**Instructions to follow:** Starting at the line of the records that contains "What distance exists" and ending after the line that contains "4. point 43,78", recast those lines as a Markdown table with the columns "Number" and "Text", one row per line, numbered in order and skipping blank lines.

**Records:**
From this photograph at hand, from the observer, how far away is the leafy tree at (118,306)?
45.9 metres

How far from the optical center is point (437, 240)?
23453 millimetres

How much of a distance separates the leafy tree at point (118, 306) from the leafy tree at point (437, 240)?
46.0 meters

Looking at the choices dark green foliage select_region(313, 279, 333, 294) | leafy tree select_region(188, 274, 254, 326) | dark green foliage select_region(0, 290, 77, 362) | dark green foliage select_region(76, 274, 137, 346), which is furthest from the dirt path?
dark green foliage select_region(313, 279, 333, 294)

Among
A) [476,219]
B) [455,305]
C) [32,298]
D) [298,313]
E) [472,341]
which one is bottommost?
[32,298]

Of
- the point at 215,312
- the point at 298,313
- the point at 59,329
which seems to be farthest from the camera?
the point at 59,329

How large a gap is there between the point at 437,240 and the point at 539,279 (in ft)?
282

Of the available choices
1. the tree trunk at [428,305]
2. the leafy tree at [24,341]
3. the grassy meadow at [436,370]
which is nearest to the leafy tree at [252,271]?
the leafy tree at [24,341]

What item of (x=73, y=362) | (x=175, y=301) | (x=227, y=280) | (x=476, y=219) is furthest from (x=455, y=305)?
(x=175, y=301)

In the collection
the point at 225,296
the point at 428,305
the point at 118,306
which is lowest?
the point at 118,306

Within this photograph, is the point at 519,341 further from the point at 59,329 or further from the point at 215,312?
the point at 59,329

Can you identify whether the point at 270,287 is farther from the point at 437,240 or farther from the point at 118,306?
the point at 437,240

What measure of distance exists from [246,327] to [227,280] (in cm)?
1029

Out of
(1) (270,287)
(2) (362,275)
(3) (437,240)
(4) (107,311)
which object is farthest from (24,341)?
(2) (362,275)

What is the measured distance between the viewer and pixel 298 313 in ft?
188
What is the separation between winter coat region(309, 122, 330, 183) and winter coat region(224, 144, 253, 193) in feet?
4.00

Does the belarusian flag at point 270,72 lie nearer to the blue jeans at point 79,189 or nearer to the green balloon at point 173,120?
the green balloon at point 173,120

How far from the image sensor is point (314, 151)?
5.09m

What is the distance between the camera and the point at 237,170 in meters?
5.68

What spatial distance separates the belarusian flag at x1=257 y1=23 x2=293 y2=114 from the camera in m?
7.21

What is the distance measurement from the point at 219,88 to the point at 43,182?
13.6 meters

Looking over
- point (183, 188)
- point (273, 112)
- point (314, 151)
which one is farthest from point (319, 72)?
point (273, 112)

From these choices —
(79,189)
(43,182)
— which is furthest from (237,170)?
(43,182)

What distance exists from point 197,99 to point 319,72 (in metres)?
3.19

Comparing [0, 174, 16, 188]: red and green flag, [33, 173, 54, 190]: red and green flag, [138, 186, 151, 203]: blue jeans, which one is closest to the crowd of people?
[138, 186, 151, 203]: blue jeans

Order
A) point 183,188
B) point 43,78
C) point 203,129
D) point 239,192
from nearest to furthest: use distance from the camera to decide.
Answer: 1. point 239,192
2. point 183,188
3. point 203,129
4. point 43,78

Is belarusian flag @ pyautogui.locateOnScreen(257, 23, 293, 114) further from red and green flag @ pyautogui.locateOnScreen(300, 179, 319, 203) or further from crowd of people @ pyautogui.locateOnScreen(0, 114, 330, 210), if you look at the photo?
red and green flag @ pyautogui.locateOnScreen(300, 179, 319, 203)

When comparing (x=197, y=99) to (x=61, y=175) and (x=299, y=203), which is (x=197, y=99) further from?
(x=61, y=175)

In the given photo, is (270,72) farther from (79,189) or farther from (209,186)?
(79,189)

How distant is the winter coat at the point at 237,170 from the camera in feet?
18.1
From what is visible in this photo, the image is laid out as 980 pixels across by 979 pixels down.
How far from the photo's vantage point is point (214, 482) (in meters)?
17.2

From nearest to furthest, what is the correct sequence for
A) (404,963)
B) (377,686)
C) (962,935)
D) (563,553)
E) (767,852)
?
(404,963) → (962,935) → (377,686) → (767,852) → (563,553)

**Written answer:**
| Number | Text |
|---|---|
| 1 | What distance exists from point 197,99 to point 319,72 (in metres)? |
| 2 | 3.19 |
| 3 | Comparing [0, 174, 16, 188]: red and green flag, [33, 173, 54, 190]: red and green flag, [138, 186, 151, 203]: blue jeans, which one is closest to the crowd of people? |
| 4 | [138, 186, 151, 203]: blue jeans |
| 5 | Order |
| 6 | A) point 183,188 |
| 7 | B) point 43,78 |
| 8 | C) point 203,129 |
| 9 | D) point 239,192 |
| 10 | from nearest to furthest: use distance from the camera to decide. |
| 11 | Answer: 1. point 239,192 |
| 12 | 2. point 183,188 |
| 13 | 3. point 203,129 |
| 14 | 4. point 43,78 |